Infolgedessen ist der Vortrag der Klägerinnen zu Hygienemängeln entgegen der Auffassung des Berufungsgerichts schlüssig. Er reicht aus, eine sekundäre Darlegungslast der Beklagten auszulösen. Die Klägerinnen haben u.a. behauptet, die Patientin sei in mehrfacher Hinsicht fehlerhaft behandelt worden (Möglichkeit eines beim ersten stationären Aufenthalt erworbenen Keims).
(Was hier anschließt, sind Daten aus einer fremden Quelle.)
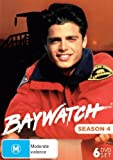 Baywatch - Season 4 (1993-1994) - 6-DVD Set ( Bay watch - Season Four )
Es seien durchgängig Hygieneverstöße struktureller Art als auch individuelle Versäumnisse zu beobachten gewesen.

Nach diesem Vortrag oblag es den Beklagten, konkret zu den von ihnen ergriffenen Maßnahmen zur Sicherstellung der Hygiene und zum Infektionsschutz bei der Behandlung der Patientin vorzutragen, etwa durch Vorlage von Desinfektions- und Reinigungsplänen sowie der einschlägigen Hausanordnungen und Bestimmungen des Hygieneplanes. Anschließend hätte das Berufungsgericht prüfen müssen, ob der Vortrag der Beklagten ihrer sekundären Vortragslast genügt und gegebenenfalls in die Beweisaufnahme eintreten müssen. Demgegenüber hat sich das Berufungsgericht darauf beschränkt, den Vortrag der Klägerinnen zu konkreten Anhaltspunkten für einen Hygieneverstoß zu bewerten.